**Task statement**
Please switch every "mask_svg" in the material below to "svg_mask" and give the material again with nothing else changed.

**Supplied records**
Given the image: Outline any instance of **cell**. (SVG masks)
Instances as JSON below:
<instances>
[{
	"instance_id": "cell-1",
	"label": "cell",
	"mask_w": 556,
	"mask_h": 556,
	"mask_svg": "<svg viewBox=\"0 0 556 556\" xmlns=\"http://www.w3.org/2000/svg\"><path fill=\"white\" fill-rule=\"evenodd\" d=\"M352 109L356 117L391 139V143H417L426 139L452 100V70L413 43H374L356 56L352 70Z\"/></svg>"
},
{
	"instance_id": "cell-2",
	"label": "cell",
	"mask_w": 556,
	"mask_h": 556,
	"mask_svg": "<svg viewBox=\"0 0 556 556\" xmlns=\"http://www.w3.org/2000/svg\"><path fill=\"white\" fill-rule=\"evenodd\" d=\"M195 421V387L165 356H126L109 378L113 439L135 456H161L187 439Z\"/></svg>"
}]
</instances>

**Solution to the problem**
Given the image: Outline any instance of **cell**. (SVG masks)
Instances as JSON below:
<instances>
[{
	"instance_id": "cell-1",
	"label": "cell",
	"mask_w": 556,
	"mask_h": 556,
	"svg_mask": "<svg viewBox=\"0 0 556 556\" xmlns=\"http://www.w3.org/2000/svg\"><path fill=\"white\" fill-rule=\"evenodd\" d=\"M352 109L356 117L391 139V143H417L426 139L452 100V70L413 43H374L356 56L352 70Z\"/></svg>"
},
{
	"instance_id": "cell-2",
	"label": "cell",
	"mask_w": 556,
	"mask_h": 556,
	"svg_mask": "<svg viewBox=\"0 0 556 556\" xmlns=\"http://www.w3.org/2000/svg\"><path fill=\"white\" fill-rule=\"evenodd\" d=\"M195 421V387L165 356H126L109 378L113 439L135 456H161L187 439Z\"/></svg>"
}]
</instances>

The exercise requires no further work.